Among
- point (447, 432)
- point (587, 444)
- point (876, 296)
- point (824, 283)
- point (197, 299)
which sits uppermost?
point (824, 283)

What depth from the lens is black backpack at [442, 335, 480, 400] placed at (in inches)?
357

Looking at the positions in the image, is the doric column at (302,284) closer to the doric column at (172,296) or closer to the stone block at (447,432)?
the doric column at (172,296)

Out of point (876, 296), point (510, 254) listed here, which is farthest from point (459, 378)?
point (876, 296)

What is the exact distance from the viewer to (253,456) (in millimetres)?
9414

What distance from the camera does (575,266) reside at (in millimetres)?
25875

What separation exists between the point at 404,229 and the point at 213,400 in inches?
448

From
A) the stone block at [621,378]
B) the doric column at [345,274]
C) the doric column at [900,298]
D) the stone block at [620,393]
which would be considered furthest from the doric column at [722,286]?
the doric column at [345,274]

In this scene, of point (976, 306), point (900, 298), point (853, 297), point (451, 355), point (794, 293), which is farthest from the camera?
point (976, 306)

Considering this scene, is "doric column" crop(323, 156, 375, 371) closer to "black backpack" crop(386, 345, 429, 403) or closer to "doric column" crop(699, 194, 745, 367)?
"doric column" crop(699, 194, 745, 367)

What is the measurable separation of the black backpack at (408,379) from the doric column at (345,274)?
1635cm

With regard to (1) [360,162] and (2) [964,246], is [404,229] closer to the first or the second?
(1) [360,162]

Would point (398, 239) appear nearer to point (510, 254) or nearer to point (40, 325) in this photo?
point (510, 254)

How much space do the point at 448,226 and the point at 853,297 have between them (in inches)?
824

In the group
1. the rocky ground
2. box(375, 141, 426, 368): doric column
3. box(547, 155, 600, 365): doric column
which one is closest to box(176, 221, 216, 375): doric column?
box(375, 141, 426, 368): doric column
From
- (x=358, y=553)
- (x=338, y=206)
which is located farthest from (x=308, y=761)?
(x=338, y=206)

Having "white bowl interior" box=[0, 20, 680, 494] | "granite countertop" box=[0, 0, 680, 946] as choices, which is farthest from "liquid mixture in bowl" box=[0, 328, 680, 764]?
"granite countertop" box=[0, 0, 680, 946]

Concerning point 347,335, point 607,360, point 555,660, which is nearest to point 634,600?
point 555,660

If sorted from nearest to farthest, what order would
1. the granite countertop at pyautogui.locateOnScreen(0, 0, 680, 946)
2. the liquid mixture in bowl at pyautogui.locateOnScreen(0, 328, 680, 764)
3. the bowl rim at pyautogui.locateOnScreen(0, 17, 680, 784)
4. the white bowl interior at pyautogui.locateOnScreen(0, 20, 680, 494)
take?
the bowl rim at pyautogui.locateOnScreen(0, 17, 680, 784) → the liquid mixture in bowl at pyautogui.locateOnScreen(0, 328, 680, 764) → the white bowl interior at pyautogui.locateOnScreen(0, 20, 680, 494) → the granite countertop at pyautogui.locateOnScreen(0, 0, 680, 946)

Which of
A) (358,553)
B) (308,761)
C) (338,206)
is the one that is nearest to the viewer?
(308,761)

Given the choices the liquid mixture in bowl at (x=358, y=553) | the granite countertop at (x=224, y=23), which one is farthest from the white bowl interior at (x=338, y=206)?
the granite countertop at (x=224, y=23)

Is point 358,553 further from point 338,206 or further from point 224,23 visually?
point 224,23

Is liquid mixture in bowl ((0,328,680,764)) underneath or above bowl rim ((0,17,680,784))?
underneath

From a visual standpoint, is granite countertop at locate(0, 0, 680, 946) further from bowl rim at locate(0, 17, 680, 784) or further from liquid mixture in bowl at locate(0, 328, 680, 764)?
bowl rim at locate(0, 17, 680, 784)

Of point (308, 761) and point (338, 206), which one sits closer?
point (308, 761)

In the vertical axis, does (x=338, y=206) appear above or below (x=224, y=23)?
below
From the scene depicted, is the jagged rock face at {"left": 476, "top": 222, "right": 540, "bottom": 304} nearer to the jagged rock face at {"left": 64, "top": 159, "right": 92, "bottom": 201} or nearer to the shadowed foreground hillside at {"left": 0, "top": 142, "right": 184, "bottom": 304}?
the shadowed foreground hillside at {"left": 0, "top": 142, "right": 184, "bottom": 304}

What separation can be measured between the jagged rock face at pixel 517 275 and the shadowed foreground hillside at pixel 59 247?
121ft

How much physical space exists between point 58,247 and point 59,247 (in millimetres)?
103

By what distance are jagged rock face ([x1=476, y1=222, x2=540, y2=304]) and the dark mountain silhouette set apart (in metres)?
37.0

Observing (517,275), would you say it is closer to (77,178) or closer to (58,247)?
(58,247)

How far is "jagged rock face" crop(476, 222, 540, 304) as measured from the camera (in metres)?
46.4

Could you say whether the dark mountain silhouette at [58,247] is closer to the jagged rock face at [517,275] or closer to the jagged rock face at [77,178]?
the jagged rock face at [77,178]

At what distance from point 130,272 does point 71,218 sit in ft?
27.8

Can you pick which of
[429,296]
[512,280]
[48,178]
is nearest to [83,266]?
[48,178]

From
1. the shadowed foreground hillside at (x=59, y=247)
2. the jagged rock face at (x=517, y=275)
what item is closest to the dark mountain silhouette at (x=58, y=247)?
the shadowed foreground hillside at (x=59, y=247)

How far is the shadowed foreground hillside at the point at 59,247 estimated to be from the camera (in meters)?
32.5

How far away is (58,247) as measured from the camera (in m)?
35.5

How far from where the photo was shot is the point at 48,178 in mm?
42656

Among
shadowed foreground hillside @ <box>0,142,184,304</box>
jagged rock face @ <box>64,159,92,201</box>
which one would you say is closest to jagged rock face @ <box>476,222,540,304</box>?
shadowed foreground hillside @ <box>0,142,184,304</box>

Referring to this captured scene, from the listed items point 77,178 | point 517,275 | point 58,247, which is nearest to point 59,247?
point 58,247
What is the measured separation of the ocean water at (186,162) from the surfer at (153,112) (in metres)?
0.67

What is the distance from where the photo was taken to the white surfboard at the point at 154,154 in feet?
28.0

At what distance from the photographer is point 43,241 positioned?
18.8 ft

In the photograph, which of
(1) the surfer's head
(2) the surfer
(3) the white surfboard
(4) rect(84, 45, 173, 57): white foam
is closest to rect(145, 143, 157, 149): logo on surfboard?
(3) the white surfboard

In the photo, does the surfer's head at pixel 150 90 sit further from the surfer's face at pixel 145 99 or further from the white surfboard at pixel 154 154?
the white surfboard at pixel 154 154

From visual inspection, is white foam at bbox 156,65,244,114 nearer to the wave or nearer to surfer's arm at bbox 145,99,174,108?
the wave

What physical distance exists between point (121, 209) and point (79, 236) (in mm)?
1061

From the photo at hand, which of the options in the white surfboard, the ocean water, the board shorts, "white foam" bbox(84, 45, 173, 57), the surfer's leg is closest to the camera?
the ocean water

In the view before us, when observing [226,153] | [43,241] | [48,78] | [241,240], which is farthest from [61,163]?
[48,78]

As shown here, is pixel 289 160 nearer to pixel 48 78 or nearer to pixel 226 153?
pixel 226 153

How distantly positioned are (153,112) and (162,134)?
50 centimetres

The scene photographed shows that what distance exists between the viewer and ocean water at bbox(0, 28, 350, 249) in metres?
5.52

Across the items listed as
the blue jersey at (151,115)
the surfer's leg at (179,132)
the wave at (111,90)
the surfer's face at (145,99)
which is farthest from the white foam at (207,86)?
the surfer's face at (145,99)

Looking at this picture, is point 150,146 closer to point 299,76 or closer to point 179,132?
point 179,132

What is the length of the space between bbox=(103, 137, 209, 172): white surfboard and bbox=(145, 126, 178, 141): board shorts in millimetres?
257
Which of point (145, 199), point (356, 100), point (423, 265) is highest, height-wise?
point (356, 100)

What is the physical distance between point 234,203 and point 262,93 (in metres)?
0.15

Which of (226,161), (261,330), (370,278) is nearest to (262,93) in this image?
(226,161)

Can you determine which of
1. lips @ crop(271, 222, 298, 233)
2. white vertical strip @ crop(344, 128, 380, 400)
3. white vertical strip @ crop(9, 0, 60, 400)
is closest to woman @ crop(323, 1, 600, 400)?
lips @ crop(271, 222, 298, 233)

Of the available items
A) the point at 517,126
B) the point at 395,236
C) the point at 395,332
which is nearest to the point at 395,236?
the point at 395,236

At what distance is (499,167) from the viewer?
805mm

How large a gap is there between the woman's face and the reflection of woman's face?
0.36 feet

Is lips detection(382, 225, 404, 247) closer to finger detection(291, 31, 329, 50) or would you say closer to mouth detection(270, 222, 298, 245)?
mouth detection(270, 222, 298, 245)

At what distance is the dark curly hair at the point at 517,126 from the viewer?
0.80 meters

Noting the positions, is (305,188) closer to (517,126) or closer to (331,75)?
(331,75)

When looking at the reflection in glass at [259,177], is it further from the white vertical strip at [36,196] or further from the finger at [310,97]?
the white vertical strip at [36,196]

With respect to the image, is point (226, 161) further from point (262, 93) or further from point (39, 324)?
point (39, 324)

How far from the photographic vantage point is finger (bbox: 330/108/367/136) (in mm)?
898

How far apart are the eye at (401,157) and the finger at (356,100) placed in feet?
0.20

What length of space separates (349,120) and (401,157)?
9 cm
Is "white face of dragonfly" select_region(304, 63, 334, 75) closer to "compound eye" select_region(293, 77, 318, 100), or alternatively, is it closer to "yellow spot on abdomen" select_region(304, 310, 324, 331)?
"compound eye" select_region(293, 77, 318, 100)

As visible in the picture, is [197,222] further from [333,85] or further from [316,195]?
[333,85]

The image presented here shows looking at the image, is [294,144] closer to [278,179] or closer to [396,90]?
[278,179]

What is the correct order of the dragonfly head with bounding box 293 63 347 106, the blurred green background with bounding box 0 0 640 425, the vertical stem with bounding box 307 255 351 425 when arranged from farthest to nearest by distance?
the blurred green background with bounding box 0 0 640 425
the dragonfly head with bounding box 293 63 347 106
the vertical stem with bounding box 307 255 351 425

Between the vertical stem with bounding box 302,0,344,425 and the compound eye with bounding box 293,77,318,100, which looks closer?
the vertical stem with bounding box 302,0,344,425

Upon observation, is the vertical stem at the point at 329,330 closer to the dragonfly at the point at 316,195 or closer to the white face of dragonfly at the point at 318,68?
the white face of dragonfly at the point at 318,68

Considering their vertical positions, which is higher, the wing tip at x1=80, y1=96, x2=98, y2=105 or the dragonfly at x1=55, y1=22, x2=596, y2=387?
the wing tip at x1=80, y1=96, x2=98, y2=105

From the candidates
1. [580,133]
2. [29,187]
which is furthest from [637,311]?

══════════════════════════════

DIRECTION: Copy out the lines from the line containing "As visible in" to the end of the listing above, without alteration.

WORKED ANSWER:
As visible in the picture, is [197,222] further from [333,85] or further from [316,195]?
[333,85]

The image presented here shows looking at the image, is [294,144] closer to [278,179] or closer to [396,90]?
[278,179]

What is the correct order of the dragonfly head with bounding box 293 63 347 106, the blurred green background with bounding box 0 0 640 425, the vertical stem with bounding box 307 255 351 425 when arranged from farthest to nearest by distance?
the blurred green background with bounding box 0 0 640 425
the dragonfly head with bounding box 293 63 347 106
the vertical stem with bounding box 307 255 351 425

Between the vertical stem with bounding box 302,0,344,425 and the compound eye with bounding box 293,77,318,100, which looks closer?
the vertical stem with bounding box 302,0,344,425

Upon observation, is the vertical stem at the point at 329,330 closer to the dragonfly at the point at 316,195 or closer to the white face of dragonfly at the point at 318,68?
the white face of dragonfly at the point at 318,68

Considering their vertical positions, which is higher, the wing tip at x1=80, y1=96, x2=98, y2=105 or the dragonfly at x1=55, y1=22, x2=596, y2=387?
the wing tip at x1=80, y1=96, x2=98, y2=105

From the candidates
1. [580,133]
2. [29,187]
which is furthest from [637,311]?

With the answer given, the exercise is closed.